How to Weigh Your Toddler at Home
If you want to track weight between pediatric visits, accuracy matters. The CDC recommends using a digital scale placed on a hard, flat surface like tile or hardwood. Avoid carpet, which can throw off the reading. Have your child remove shoes and any heavy clothing like sweaters or jackets, then stand with both feet centered on the scale. Record the weight to the nearest decimal, like 21.3 pounds rather than rounding to 21.
Spring-loaded bathroom scales (the kind with a spinning dial) are not accurate enough for tracking small changes in a toddler’s weight. If your child can’t stand still on a scale yet, you can step on the scale alone, note your weight, then step on again holding your child and subtract the difference. This method is less precise but gives a reasonable estimate.

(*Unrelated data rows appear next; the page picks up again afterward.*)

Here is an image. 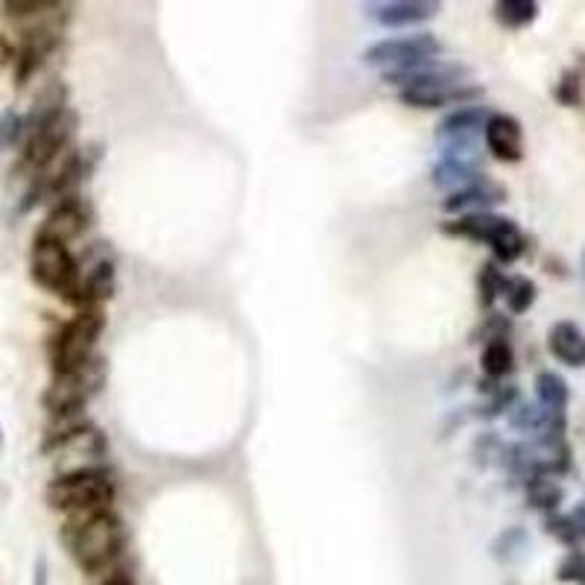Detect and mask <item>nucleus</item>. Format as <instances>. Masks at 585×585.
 <instances>
[{
	"instance_id": "7c9ffc66",
	"label": "nucleus",
	"mask_w": 585,
	"mask_h": 585,
	"mask_svg": "<svg viewBox=\"0 0 585 585\" xmlns=\"http://www.w3.org/2000/svg\"><path fill=\"white\" fill-rule=\"evenodd\" d=\"M105 585H135V583H132V580H126V577H121V574H117V577H112V580H109V583H105Z\"/></svg>"
},
{
	"instance_id": "c85d7f7f",
	"label": "nucleus",
	"mask_w": 585,
	"mask_h": 585,
	"mask_svg": "<svg viewBox=\"0 0 585 585\" xmlns=\"http://www.w3.org/2000/svg\"><path fill=\"white\" fill-rule=\"evenodd\" d=\"M556 577H560L562 583L585 585V551L574 548V551H571L569 556H565V560L560 562V569H556Z\"/></svg>"
},
{
	"instance_id": "f03ea898",
	"label": "nucleus",
	"mask_w": 585,
	"mask_h": 585,
	"mask_svg": "<svg viewBox=\"0 0 585 585\" xmlns=\"http://www.w3.org/2000/svg\"><path fill=\"white\" fill-rule=\"evenodd\" d=\"M44 454H53L59 460L61 474L86 472V469H103L109 457V442L105 434L91 421L53 419L47 439H44Z\"/></svg>"
},
{
	"instance_id": "a211bd4d",
	"label": "nucleus",
	"mask_w": 585,
	"mask_h": 585,
	"mask_svg": "<svg viewBox=\"0 0 585 585\" xmlns=\"http://www.w3.org/2000/svg\"><path fill=\"white\" fill-rule=\"evenodd\" d=\"M548 351L571 369L585 367V331L577 323L562 319L548 331Z\"/></svg>"
},
{
	"instance_id": "cd10ccee",
	"label": "nucleus",
	"mask_w": 585,
	"mask_h": 585,
	"mask_svg": "<svg viewBox=\"0 0 585 585\" xmlns=\"http://www.w3.org/2000/svg\"><path fill=\"white\" fill-rule=\"evenodd\" d=\"M21 138H24V117L18 112L0 114V153L21 144Z\"/></svg>"
},
{
	"instance_id": "c756f323",
	"label": "nucleus",
	"mask_w": 585,
	"mask_h": 585,
	"mask_svg": "<svg viewBox=\"0 0 585 585\" xmlns=\"http://www.w3.org/2000/svg\"><path fill=\"white\" fill-rule=\"evenodd\" d=\"M15 61V44L9 42L7 35H0V70Z\"/></svg>"
},
{
	"instance_id": "dca6fc26",
	"label": "nucleus",
	"mask_w": 585,
	"mask_h": 585,
	"mask_svg": "<svg viewBox=\"0 0 585 585\" xmlns=\"http://www.w3.org/2000/svg\"><path fill=\"white\" fill-rule=\"evenodd\" d=\"M483 97V88L474 82H460V86H437L419 88V91H402V103L413 109H446V105H474Z\"/></svg>"
},
{
	"instance_id": "2f4dec72",
	"label": "nucleus",
	"mask_w": 585,
	"mask_h": 585,
	"mask_svg": "<svg viewBox=\"0 0 585 585\" xmlns=\"http://www.w3.org/2000/svg\"><path fill=\"white\" fill-rule=\"evenodd\" d=\"M0 442H3V437H0Z\"/></svg>"
},
{
	"instance_id": "a878e982",
	"label": "nucleus",
	"mask_w": 585,
	"mask_h": 585,
	"mask_svg": "<svg viewBox=\"0 0 585 585\" xmlns=\"http://www.w3.org/2000/svg\"><path fill=\"white\" fill-rule=\"evenodd\" d=\"M553 97H556V103L569 105V109H577L583 105V79H580V70H565L553 88Z\"/></svg>"
},
{
	"instance_id": "5701e85b",
	"label": "nucleus",
	"mask_w": 585,
	"mask_h": 585,
	"mask_svg": "<svg viewBox=\"0 0 585 585\" xmlns=\"http://www.w3.org/2000/svg\"><path fill=\"white\" fill-rule=\"evenodd\" d=\"M527 492V504L533 509H542V513H556L565 498V490H562L560 483L553 481V477H533V481L525 483Z\"/></svg>"
},
{
	"instance_id": "f257e3e1",
	"label": "nucleus",
	"mask_w": 585,
	"mask_h": 585,
	"mask_svg": "<svg viewBox=\"0 0 585 585\" xmlns=\"http://www.w3.org/2000/svg\"><path fill=\"white\" fill-rule=\"evenodd\" d=\"M61 542L77 560L79 569L97 574V571L112 569L114 562L121 560L126 548V527L112 509L94 513V516H77L61 527Z\"/></svg>"
},
{
	"instance_id": "2eb2a0df",
	"label": "nucleus",
	"mask_w": 585,
	"mask_h": 585,
	"mask_svg": "<svg viewBox=\"0 0 585 585\" xmlns=\"http://www.w3.org/2000/svg\"><path fill=\"white\" fill-rule=\"evenodd\" d=\"M61 47V33H26L15 50V82L26 86Z\"/></svg>"
},
{
	"instance_id": "412c9836",
	"label": "nucleus",
	"mask_w": 585,
	"mask_h": 585,
	"mask_svg": "<svg viewBox=\"0 0 585 585\" xmlns=\"http://www.w3.org/2000/svg\"><path fill=\"white\" fill-rule=\"evenodd\" d=\"M481 367L490 381H500V378H507L516 369V355H513V346H509L507 337H498V340H490L483 346Z\"/></svg>"
},
{
	"instance_id": "f3484780",
	"label": "nucleus",
	"mask_w": 585,
	"mask_h": 585,
	"mask_svg": "<svg viewBox=\"0 0 585 585\" xmlns=\"http://www.w3.org/2000/svg\"><path fill=\"white\" fill-rule=\"evenodd\" d=\"M439 12L434 0H390V3H369L367 15L381 26H413Z\"/></svg>"
},
{
	"instance_id": "7ed1b4c3",
	"label": "nucleus",
	"mask_w": 585,
	"mask_h": 585,
	"mask_svg": "<svg viewBox=\"0 0 585 585\" xmlns=\"http://www.w3.org/2000/svg\"><path fill=\"white\" fill-rule=\"evenodd\" d=\"M44 500L56 513H68L70 518L94 516V513H109L114 500L112 474L105 469H86V472L59 474L50 481Z\"/></svg>"
},
{
	"instance_id": "9b49d317",
	"label": "nucleus",
	"mask_w": 585,
	"mask_h": 585,
	"mask_svg": "<svg viewBox=\"0 0 585 585\" xmlns=\"http://www.w3.org/2000/svg\"><path fill=\"white\" fill-rule=\"evenodd\" d=\"M472 70L460 65V61H425V65H413V68L393 70L384 74L386 86H395L398 91H419V88H437V86H460L469 82Z\"/></svg>"
},
{
	"instance_id": "393cba45",
	"label": "nucleus",
	"mask_w": 585,
	"mask_h": 585,
	"mask_svg": "<svg viewBox=\"0 0 585 585\" xmlns=\"http://www.w3.org/2000/svg\"><path fill=\"white\" fill-rule=\"evenodd\" d=\"M507 279L498 263L490 261L481 267V275H477V290H481V305L492 307L504 296V288H507Z\"/></svg>"
},
{
	"instance_id": "6ab92c4d",
	"label": "nucleus",
	"mask_w": 585,
	"mask_h": 585,
	"mask_svg": "<svg viewBox=\"0 0 585 585\" xmlns=\"http://www.w3.org/2000/svg\"><path fill=\"white\" fill-rule=\"evenodd\" d=\"M490 117L492 112L490 109H483V105H463V109H457V112H451L448 117H442V123L437 126V138H477Z\"/></svg>"
},
{
	"instance_id": "39448f33",
	"label": "nucleus",
	"mask_w": 585,
	"mask_h": 585,
	"mask_svg": "<svg viewBox=\"0 0 585 585\" xmlns=\"http://www.w3.org/2000/svg\"><path fill=\"white\" fill-rule=\"evenodd\" d=\"M448 237H465L474 244H486L495 255V263H516L527 252V235L518 228L516 220L500 214H463L448 220L442 226Z\"/></svg>"
},
{
	"instance_id": "4468645a",
	"label": "nucleus",
	"mask_w": 585,
	"mask_h": 585,
	"mask_svg": "<svg viewBox=\"0 0 585 585\" xmlns=\"http://www.w3.org/2000/svg\"><path fill=\"white\" fill-rule=\"evenodd\" d=\"M483 140L492 156L504 165H516L525 158V130L513 114L492 112V117L483 126Z\"/></svg>"
},
{
	"instance_id": "423d86ee",
	"label": "nucleus",
	"mask_w": 585,
	"mask_h": 585,
	"mask_svg": "<svg viewBox=\"0 0 585 585\" xmlns=\"http://www.w3.org/2000/svg\"><path fill=\"white\" fill-rule=\"evenodd\" d=\"M103 381L105 369L100 358L88 360L86 367L70 369V372H59V375H53L50 386L44 390V410L50 413L53 419H74L100 393Z\"/></svg>"
},
{
	"instance_id": "f8f14e48",
	"label": "nucleus",
	"mask_w": 585,
	"mask_h": 585,
	"mask_svg": "<svg viewBox=\"0 0 585 585\" xmlns=\"http://www.w3.org/2000/svg\"><path fill=\"white\" fill-rule=\"evenodd\" d=\"M91 223V209L82 196H68V200L53 202V209L47 211L42 228L35 232V237L42 240H56V244L68 246L70 240H77Z\"/></svg>"
},
{
	"instance_id": "4be33fe9",
	"label": "nucleus",
	"mask_w": 585,
	"mask_h": 585,
	"mask_svg": "<svg viewBox=\"0 0 585 585\" xmlns=\"http://www.w3.org/2000/svg\"><path fill=\"white\" fill-rule=\"evenodd\" d=\"M495 21L507 30H525L539 18V3L536 0H498L495 7Z\"/></svg>"
},
{
	"instance_id": "bb28decb",
	"label": "nucleus",
	"mask_w": 585,
	"mask_h": 585,
	"mask_svg": "<svg viewBox=\"0 0 585 585\" xmlns=\"http://www.w3.org/2000/svg\"><path fill=\"white\" fill-rule=\"evenodd\" d=\"M544 530H548L553 539H560L562 544H569L571 551H574V548L583 542V539H580L577 525H574V518L562 516V513H551V516L544 518Z\"/></svg>"
},
{
	"instance_id": "0eeeda50",
	"label": "nucleus",
	"mask_w": 585,
	"mask_h": 585,
	"mask_svg": "<svg viewBox=\"0 0 585 585\" xmlns=\"http://www.w3.org/2000/svg\"><path fill=\"white\" fill-rule=\"evenodd\" d=\"M105 328V316L100 307L94 311H77V316L59 328V334L50 340V363L53 372H70V369L86 367L94 360V349L100 334Z\"/></svg>"
},
{
	"instance_id": "ddd939ff",
	"label": "nucleus",
	"mask_w": 585,
	"mask_h": 585,
	"mask_svg": "<svg viewBox=\"0 0 585 585\" xmlns=\"http://www.w3.org/2000/svg\"><path fill=\"white\" fill-rule=\"evenodd\" d=\"M500 202H507V188L483 173L477 176L474 182L463 184L460 191L448 193L442 209H446L448 214H460V217H463V214H486V211L500 205Z\"/></svg>"
},
{
	"instance_id": "9d476101",
	"label": "nucleus",
	"mask_w": 585,
	"mask_h": 585,
	"mask_svg": "<svg viewBox=\"0 0 585 585\" xmlns=\"http://www.w3.org/2000/svg\"><path fill=\"white\" fill-rule=\"evenodd\" d=\"M3 15L26 33H61L70 21V7L50 3V0H9L3 3Z\"/></svg>"
},
{
	"instance_id": "1a4fd4ad",
	"label": "nucleus",
	"mask_w": 585,
	"mask_h": 585,
	"mask_svg": "<svg viewBox=\"0 0 585 585\" xmlns=\"http://www.w3.org/2000/svg\"><path fill=\"white\" fill-rule=\"evenodd\" d=\"M439 53H442V42H439L437 35L416 33L372 44V47L363 53V61L372 65V68H384V74H393V70L413 68V65L437 61Z\"/></svg>"
},
{
	"instance_id": "aec40b11",
	"label": "nucleus",
	"mask_w": 585,
	"mask_h": 585,
	"mask_svg": "<svg viewBox=\"0 0 585 585\" xmlns=\"http://www.w3.org/2000/svg\"><path fill=\"white\" fill-rule=\"evenodd\" d=\"M536 398L542 404L544 410L565 413L571 402V386L569 381L556 372H539L536 375Z\"/></svg>"
},
{
	"instance_id": "b1692460",
	"label": "nucleus",
	"mask_w": 585,
	"mask_h": 585,
	"mask_svg": "<svg viewBox=\"0 0 585 585\" xmlns=\"http://www.w3.org/2000/svg\"><path fill=\"white\" fill-rule=\"evenodd\" d=\"M536 296H539V290H536V284L527 279V275H513V279H507L504 299H507L509 314H527V311L536 305Z\"/></svg>"
},
{
	"instance_id": "20e7f679",
	"label": "nucleus",
	"mask_w": 585,
	"mask_h": 585,
	"mask_svg": "<svg viewBox=\"0 0 585 585\" xmlns=\"http://www.w3.org/2000/svg\"><path fill=\"white\" fill-rule=\"evenodd\" d=\"M79 117L77 112L65 105L61 112L50 114L47 121H42L38 126L24 132L21 138V158H18V170L26 176L44 173L53 161H59L65 153L70 149V140L77 135Z\"/></svg>"
},
{
	"instance_id": "6e6552de",
	"label": "nucleus",
	"mask_w": 585,
	"mask_h": 585,
	"mask_svg": "<svg viewBox=\"0 0 585 585\" xmlns=\"http://www.w3.org/2000/svg\"><path fill=\"white\" fill-rule=\"evenodd\" d=\"M30 275L47 293L68 299L70 290L77 288L79 261L70 255V249L65 244L35 237L33 249H30Z\"/></svg>"
}]
</instances>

Signs Worth Mentioning to Your Pediatrician
No single weigh-in should cause panic, but certain patterns are worth raising at your next visit. If your child’s weight has dropped across two percentile lines since a previous checkup, or if their weight-for-length falls below the 5th percentile, your doctor will want to look more closely. Other things that matter in context: consistently refusing food, not gaining any weight over two to three months, losing weight, or falling behind on developmental milestones at the same time growth is stalling.
On the other end, rapid upward crossing of percentile lines can also deserve a conversation, particularly if your child’s weight is climbing much faster than their height. Your pediatrician may look at weight-for-length ratios to assess proportionality, which gives a more complete picture than weight alone.